• Document extract:
════════════════════

The above-described features were used to qualify all the articles from each Wikipedia language edition and to feed a classifier in order to expand the reliable CCC set collected up to this point. The scikit implementation of the machine learning classifier Random Forest was used, with 100 estimators.

get_ccc_training_data()

Before training the classifier, we assigned class 1 to the articles whose features were qualified as reliably CCC, and class 0 to the articles whose features were reliably non CCC. A few articles had both kinds of features coexisting, but these were a tiny minority and, in this way, we could ensure that there would be no undesired articles in class 1 - the final selection.

To train the classifier, we introduced the positive group (class 1). Since the negative group (class 0) was composed mainly by articles with geolocation and territory-based properties, we considered that they were not representative enough of the entire group. Hence, we decided not to use them as the negative group for training the classifier (class 0). Instead, we employed a negative sampling process (Dyer, 2014), in which all the articles not in class 1 were retrieved and introduced 5 times as class 0, even though they included unqualified articles, articles qualified as potentially CCC, articles qualified as potentially non-CCC and articles qualified as a reliably non-CCC. In other words, the classifier was trained to distinguish positive articles from random articles.

get_ccc_testing_data()

Finally, the classifier was fed with the fitting data which needed to be categorized as class 1 or class 0. The data introduced were all the potentially CCC articles. We used a machine learning classifier based on a multiple path algorithm in order to calculate the weight of each feature to determine whether an article belongs to class 1 or 0. The accuracy provided estimated by the classifier is in the order of 0.999, and some features like the percentage of outlinks to CCC, percentage of outlinks to other CCC, and category crawling level emerged as particularly relevant.

evaluate_content_selection_manual_assessment (languagecode, selected, page_titles_page_ids) (Manual Assessment)

This function can be used for two purposes:

When “selected” is None, it retrieves a list of 100 randomized articles, 50 belonging to CCC and 500 not belonging to CCC.

When “selected” is passed in the parameters (a list of 100 articles), it uses urljoin and webbrowser Python modules to show you the 100 Wikipedia articles (or a translation using Google Translate), one by one, and asks in the Terminal to label them as ‘correct’ or ‘wrong’.

Once verified the 100 articles, the function prints the number and percentage of false positives and false negatives. We may want to compute the F1 score and the Kappa coefficient.

stats_generation.py (Metrics Computation)[edit]

create_intersections_db()

It creates the database and tables where we store the intersections between gaps and groups. It creates tables necessary for the selection, the extent, and other metrics.

════════════════════

• Available data:
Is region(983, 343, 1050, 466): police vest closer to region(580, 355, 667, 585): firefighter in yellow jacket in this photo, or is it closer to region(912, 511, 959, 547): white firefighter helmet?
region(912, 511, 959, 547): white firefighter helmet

════════════════════

• What the task asks: In the CCC documentation, rewrite the stretch from "It creates the" through "and other metrics.", substituting "data store" for "database". Nothing in the listing is needed here.

• Response:
It creates the data store and tables where we store the intersections between gaps and groups. It creates tables necessary for the selection, the extent, and other metrics.